Figure 2.3 Fraction of RMSD of back-calculated chemical shifts smaller than that of the experimental predictor. When TIP3P water model was used (scarlet), the random coil approach performed better than simulation and PPM combined. When TIP4P-D was used (grey), 12 out of 22 predictions grouped by types of residues and chemical shifts using Amber99SBnmr1-ILDN/TIP4P-D or RSFF2+/TIP4P-D was better than that using random coil chemical shifts, which indicated both approaches were comparable.
19
Despite the small database of experimental chemical shifts, it was revealing that the combined accuracy of the force fields and the chemical shift predictor was improved by the use of TIP4P-D water model. For further improvement of back-calculation, PPM and force fields need to be assessed separately.
2.4 Conclusion
Accurate protein force fields and water models are essential to the study of dynamics of
IDPs. By comparing with experimental NMR data, optimal choices were determined.
Amber99SBnmr1-ILDN/TIP4P-D and RSFF2+/TIP4P-D yielded best results in back- calculating J-coupling constants and chemical shifts. Amber99SBnmr1-ILDN optimized by experimental chemical shifts of globular proteins worked the best in J-coupling constant back-calculation. The effectiveness of residue-specific approach of force field development was demonstrated in the chemical shift prediction using RSFF2+ force field.
It has also been shown that the use of TIP4P-D water model provided more accurate predictions of J-coupling constants and chemical shifts by producing an improved dihedral angle ψ distribution.
While the performance of force fields was not independent of that of water models, little correlation was observed between a protein force field and the water model it had been optimized with. Amber99SBnmr1-ILDN was developed for TIP3P water model but benefited the most from TIP4P-D. The development of protein force fields and water models can be made independently while the collective performance should be constantly assessed.
20
Different experimental data reveals different aspects of molecular mechanics force fields.
Low correlation coefficients between back-calculated J-coupling constants and experimental ones indicate the inability of force fields to differentiate dihedral angle distributions in different amino acids. The comparison with the experimental chemical shift predictor raises questions about the effectiveness of MD simulations. However, the prediction of chemical shifts requires another package, whose accuracy complicates the assessment of force fields. To better reveal the deficiencies in force fields, separate evaluation of chemical shift predictor and MD force fields are required. For example, comparison between the results of MD trajectory-based PPM and sequence-based
PPM_One may indicate the effectiveness of MD simulations in back-calculation of chemical shifts since both packages supposedly adopt similar algorithms.
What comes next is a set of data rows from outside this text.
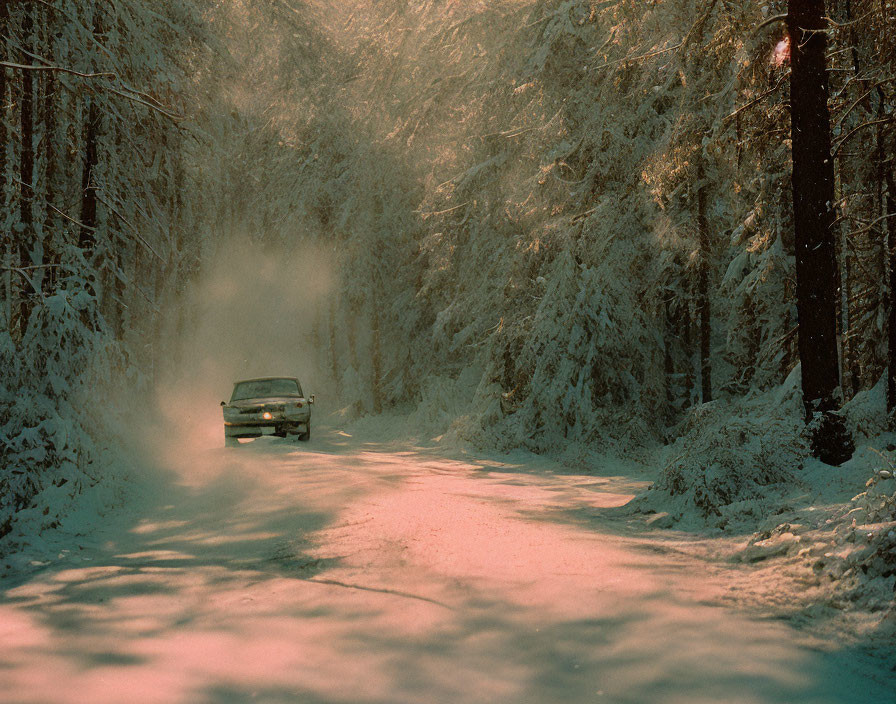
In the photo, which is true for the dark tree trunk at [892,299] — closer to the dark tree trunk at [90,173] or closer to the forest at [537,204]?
the forest at [537,204]

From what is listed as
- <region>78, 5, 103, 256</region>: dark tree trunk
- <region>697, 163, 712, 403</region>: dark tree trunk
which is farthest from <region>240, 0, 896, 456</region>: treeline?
<region>78, 5, 103, 256</region>: dark tree trunk

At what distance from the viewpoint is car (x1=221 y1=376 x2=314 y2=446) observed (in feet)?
59.6

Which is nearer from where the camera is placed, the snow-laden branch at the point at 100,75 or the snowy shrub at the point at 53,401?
the snow-laden branch at the point at 100,75

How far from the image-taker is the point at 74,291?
11312mm

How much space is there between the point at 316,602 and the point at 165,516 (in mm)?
5204

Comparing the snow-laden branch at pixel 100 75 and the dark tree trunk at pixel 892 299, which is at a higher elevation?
the snow-laden branch at pixel 100 75

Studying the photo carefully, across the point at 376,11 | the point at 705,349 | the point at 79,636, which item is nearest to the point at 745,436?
the point at 79,636

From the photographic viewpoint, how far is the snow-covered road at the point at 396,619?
4.31m

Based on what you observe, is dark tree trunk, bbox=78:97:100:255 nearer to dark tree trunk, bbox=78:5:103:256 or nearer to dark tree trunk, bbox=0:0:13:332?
dark tree trunk, bbox=78:5:103:256

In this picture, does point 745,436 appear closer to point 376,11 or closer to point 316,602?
point 316,602

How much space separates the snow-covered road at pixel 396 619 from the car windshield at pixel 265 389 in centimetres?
1038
For future research, replica-exchange MD may be used to ensure sufficient sampling of peptide configurations and the system of interest may thereby be expanded to the entire sequences of IDPs to reach a higher level of complexity. Also, more recent force fields may be included for assessment. GROMOS 54A7 [56], for example, has been optimized for amino-acid hydration energetics and thus is expected to better describe the unfolded states.
21
Chapter 3: MD Simulation of the Two-helix Bundle Domain in the Na+/Ca2+
Exchanger
2.1 Introduction
The Na+/Ca2+ exchanger (NCX) is a membrane protein that exists ubiquitously among mammalian species, which plays a key role in maintaining cellular Ca2+ homeostasis [57-
60]. Alterations in NCX protein expression or regulation are associated with altered calcium homeostasis in pathophysiological disorders and diseases, such as stroke and heart failure [61, 62].
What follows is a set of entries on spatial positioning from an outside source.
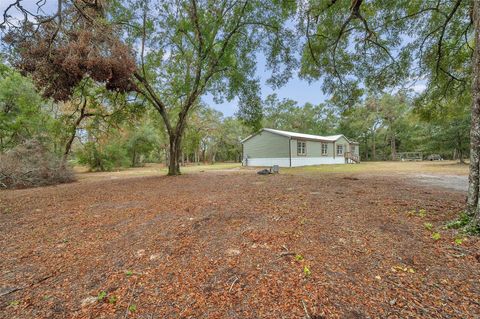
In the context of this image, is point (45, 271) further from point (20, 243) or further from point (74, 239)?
point (20, 243)

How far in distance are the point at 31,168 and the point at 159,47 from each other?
7.73 metres

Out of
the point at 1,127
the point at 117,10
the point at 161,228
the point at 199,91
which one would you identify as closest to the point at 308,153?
the point at 199,91

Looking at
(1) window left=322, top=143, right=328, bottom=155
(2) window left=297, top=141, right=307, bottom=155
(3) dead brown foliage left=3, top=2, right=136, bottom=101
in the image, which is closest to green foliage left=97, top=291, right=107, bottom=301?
(3) dead brown foliage left=3, top=2, right=136, bottom=101

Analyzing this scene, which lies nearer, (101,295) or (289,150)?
(101,295)

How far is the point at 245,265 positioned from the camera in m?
2.18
In eukaryotic cells, the regulation of the intracellular Ca2+ homeostasis involves a transmembrane domain as well as an intracellular loop, termed f-loop. The Ca2+-binding domain (CBD12) in the f-loop senses the cellular Ca2+ concentration and the transmembrane domain transports one Ca2+ ion to the opposite side of the membrane in exchange for three Na+ ions [63]. However, how the conformational changes of CBD12 in the center of f-loop communicate to the transmembrane domain that is tens of Å away is largely unknown [64, 65].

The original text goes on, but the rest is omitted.